PRISONERS OF THE NORTH

by Pierre Berton

Pub Date: Jan. 28th, 2005
ISBN: 0-7867-1507-3

Veteran Canadian author Berton portrays five intrepid folk enthralled by the call of the Arctic.

Himself a native son of the Yukon Territory, the author begins with Joe Boyle, a speculator at the time of the Gold Rush. While others staked small individual claims, Boyle got the timber and water rights to an eight-mile swathe of land; with these he was able to create a hydroelectric plant to power the monstrously huge dredges that made him, for a time, fabulously wealthy.
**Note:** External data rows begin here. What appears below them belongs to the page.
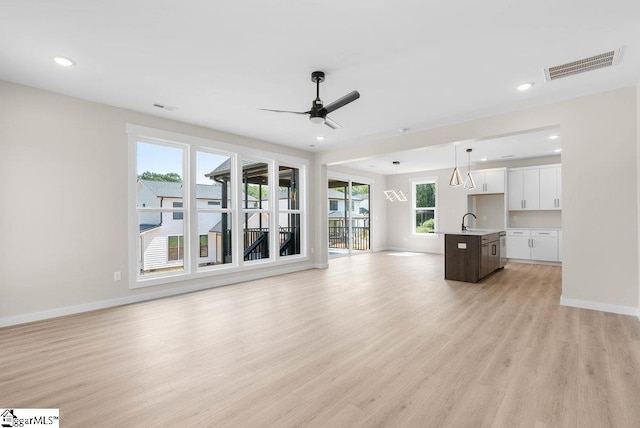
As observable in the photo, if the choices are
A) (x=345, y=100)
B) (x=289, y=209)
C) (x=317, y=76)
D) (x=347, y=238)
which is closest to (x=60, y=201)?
(x=317, y=76)

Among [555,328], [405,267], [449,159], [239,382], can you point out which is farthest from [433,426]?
[449,159]

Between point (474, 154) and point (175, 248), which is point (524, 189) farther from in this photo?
point (175, 248)

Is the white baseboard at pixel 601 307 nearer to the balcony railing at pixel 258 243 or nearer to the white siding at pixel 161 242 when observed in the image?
the balcony railing at pixel 258 243

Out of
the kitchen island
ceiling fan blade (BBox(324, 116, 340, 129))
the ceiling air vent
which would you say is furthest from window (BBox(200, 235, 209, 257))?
the ceiling air vent

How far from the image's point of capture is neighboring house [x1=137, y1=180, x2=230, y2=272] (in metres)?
4.62

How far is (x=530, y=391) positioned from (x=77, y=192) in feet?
16.7

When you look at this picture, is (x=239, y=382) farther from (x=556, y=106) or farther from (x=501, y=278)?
(x=501, y=278)

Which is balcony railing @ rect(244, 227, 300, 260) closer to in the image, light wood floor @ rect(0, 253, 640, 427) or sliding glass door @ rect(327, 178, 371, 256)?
light wood floor @ rect(0, 253, 640, 427)

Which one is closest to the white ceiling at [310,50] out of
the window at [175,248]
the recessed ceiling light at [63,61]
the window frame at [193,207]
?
the recessed ceiling light at [63,61]

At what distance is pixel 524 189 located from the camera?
7613mm

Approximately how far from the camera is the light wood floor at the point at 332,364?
6.03 ft

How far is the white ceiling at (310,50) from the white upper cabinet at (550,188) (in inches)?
160

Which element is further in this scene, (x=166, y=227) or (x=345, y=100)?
(x=166, y=227)

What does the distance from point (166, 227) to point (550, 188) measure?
8322mm
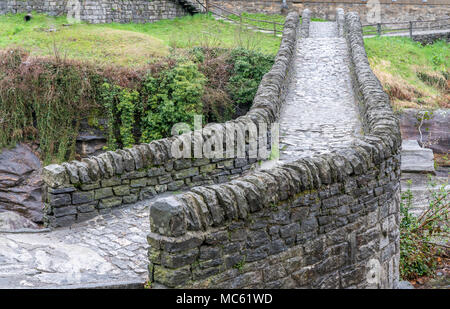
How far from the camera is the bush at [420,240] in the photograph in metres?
9.73

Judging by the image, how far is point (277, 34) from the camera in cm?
2217

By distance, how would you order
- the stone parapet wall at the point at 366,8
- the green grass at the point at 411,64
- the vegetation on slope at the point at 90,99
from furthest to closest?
the stone parapet wall at the point at 366,8 < the green grass at the point at 411,64 < the vegetation on slope at the point at 90,99

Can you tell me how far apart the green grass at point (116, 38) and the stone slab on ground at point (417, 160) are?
6.01m

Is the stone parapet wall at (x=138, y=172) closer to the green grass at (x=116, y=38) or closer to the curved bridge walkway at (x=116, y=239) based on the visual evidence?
the curved bridge walkway at (x=116, y=239)

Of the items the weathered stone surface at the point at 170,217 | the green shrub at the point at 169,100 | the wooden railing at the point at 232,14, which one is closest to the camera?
the weathered stone surface at the point at 170,217

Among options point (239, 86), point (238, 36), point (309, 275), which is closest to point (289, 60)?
point (239, 86)

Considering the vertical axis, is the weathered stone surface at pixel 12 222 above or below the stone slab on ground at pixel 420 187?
above

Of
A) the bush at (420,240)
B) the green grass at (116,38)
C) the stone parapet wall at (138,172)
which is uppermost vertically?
the green grass at (116,38)

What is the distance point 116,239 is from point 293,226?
2360 mm

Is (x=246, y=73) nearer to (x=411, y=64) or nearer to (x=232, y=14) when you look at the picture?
(x=411, y=64)

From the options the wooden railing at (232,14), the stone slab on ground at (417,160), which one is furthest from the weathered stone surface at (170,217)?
the wooden railing at (232,14)

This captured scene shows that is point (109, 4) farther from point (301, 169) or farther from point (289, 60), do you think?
point (301, 169)

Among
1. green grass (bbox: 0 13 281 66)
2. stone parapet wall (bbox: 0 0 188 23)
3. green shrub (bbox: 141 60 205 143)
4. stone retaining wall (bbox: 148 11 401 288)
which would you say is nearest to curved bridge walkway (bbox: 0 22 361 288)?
stone retaining wall (bbox: 148 11 401 288)

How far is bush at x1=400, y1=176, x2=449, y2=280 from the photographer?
9727mm
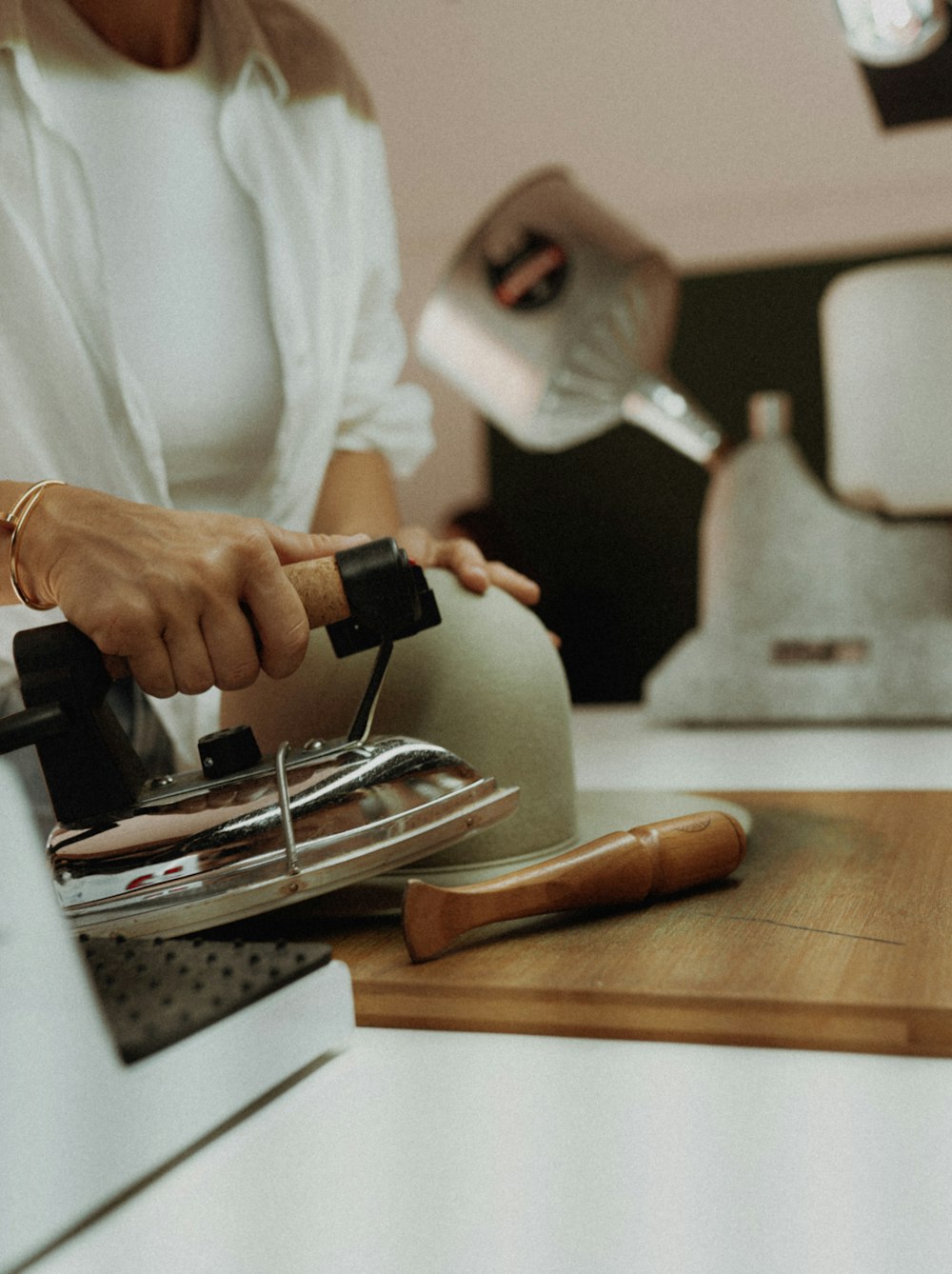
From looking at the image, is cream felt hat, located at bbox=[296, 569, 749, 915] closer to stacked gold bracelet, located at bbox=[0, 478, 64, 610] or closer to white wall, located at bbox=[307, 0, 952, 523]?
stacked gold bracelet, located at bbox=[0, 478, 64, 610]

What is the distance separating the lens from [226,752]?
38 centimetres

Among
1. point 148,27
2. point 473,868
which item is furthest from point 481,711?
point 148,27

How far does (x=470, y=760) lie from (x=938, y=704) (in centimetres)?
82

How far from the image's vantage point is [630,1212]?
22 cm

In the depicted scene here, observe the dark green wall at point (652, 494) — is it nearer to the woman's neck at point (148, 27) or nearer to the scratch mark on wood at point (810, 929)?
the woman's neck at point (148, 27)

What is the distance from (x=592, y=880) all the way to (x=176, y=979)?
0.52 feet

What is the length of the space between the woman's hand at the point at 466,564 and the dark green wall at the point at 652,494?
112cm

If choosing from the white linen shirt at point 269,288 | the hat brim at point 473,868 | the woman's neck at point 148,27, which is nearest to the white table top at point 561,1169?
the hat brim at point 473,868

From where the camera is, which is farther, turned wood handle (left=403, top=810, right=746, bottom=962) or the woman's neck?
the woman's neck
In a stranger-than-fiction twist, he later swashbuckled across revolution-torn Russia and landed in Romania, where the “King of the Klondike” became an intimate of real royalty, that country’s Queen Marie. The second essay concerns Vilhjalmur Steffansson, “the last of the old-time Arctic explorers,” who made monumental northern peregrinations before tarnishing his reputation by claiming to have discovered “Blond Eskimos.” Then comes Lady Jane Franklin, who campaigned tirelessly to have her husband, Sir John Franklin, declared the discoverer of the Northwest Passage—daunted not in the least by lack of evidence for this claim. Next onstage is John Hornby, a fanatical loner who drifted about above the treeline on Canada’s inhospitable Barren Ground; his pathological refusal to plan ahead resulted in the deaths from starvation of himself, a companion, and his 17-year-old second cousin. Finally, Berton presents Robert Service, the Kiplingesque bard of the north who immortalized the rough life in “The Shooting of Dan McGrew.” Of his most famous work, Service said simply, “I loathe it. I was sick of it the moment I finished writing it.”

The links among these diverse personalities are barely discernible, but Breton’s enthusiasm is contagious: his heroes and lunatics make for fascinating reading.